When a child is enrolled (it is often a condition of enrolment), parents must make purchases of desks and chairs or contribute to the School Development Fund.
Though books and other material are subsidized, when the child gets bigger and competitive exams loom in the horizon, the tuition trap begins. This is quite apart from pushy parents who buy gifts for teachers to ensure their child becomes class monitor or who woo the team coach with 'presents'.
It was the British who began the formal school system in this country - and together with the American missionaries in the North - provided quality education after the old temple-school era of yore.
The Colleges they started with hand-picked Principals and dedicated teachers nurtured generations of disciplined and well-mannered citizens, well equipped to fill the administrative service of the British Raj.
Since Independence, it is on this bed-rock that the country's education has continued.
With a rapidly increasing population, former Education Minister C.W.W. Kannangara - The Father of Free Education - mooted the concept of one Central School in each electorate with feeder schools in the rest of the electorate.
The British-begun Colleges became National Schools, taking in the cleverer students from around the country by way of all-island scholarship examinations at Grade 6 (age 10). Some of Sri Lanka's best public servants and administrators as well as scientists, lawyers, doctors, engineers and other professionals have come from rural schools to the bigger Colleges through this scholarship system which proved a sound way of selecting the best and honing their skills at the bigger Colleges. But in time, the Central Schools which were meant to take the brunt of the demand for better schooling in the provinces, collapsed to the extent where everyone wanted to send their child to one of the National Schools straightaway.

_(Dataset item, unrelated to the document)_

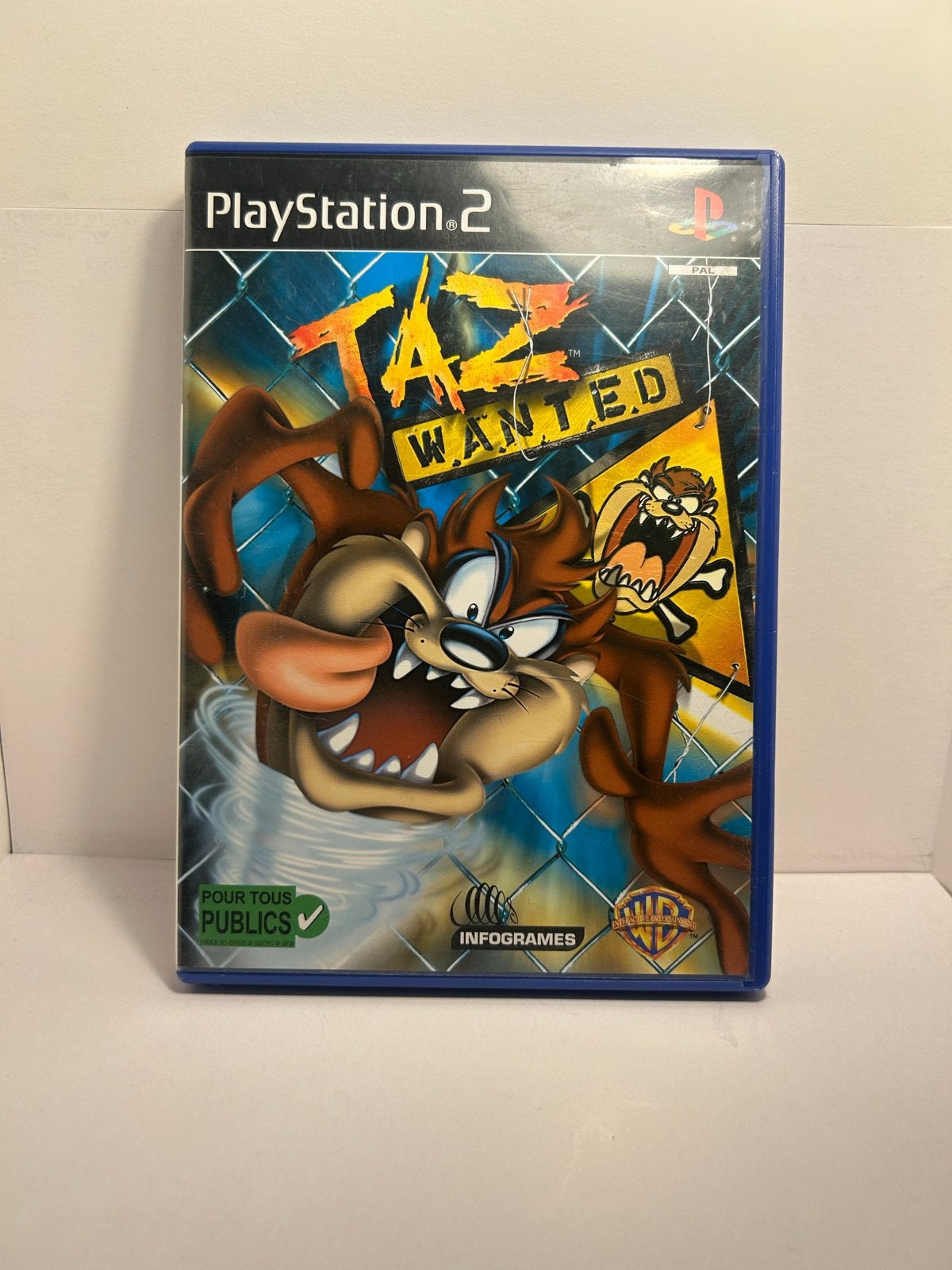 Taz Wanted - PlayStation 2 (PS2) - Avontuurlijk Platformspel, Spelcomputers en Games, Gebruikt, 1 speler, Ophalen of Verzenden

Like so many British-built systems in this country, from city sewerage to rail transport, the existing school system has not been able to meet the demands of population growth. So much so, it is now riddled with corruption and political interference.
To expect all schools in the country to be equal is like saying that all people are free to eat at the Hilton. In reality that is not the case; an oligarchical society is almost the inevitable outcome - but this is not one that is based on race, religion, caste or financial considerations, but on scholarship and sport.
The issue has so sapped the energy of the administrators that other needs in secondary education are thoroughly neglected. Take this year's disastrous GCE O/L results. Lack of focus on English education has made most Sri Lankans 'frogs in the well'. Students know little of their history and technical education is lagging behind.
The problems have long been identified but corrective measures have been slow in implementation. The end result has been on the one hand, for the less privileged to look for the big schools in the city as a passport for their child's future; and for the privileged to look for passports to get the hell out of the country through higher studies abroad - leaving the village school and even the Central Schools to close down one by one.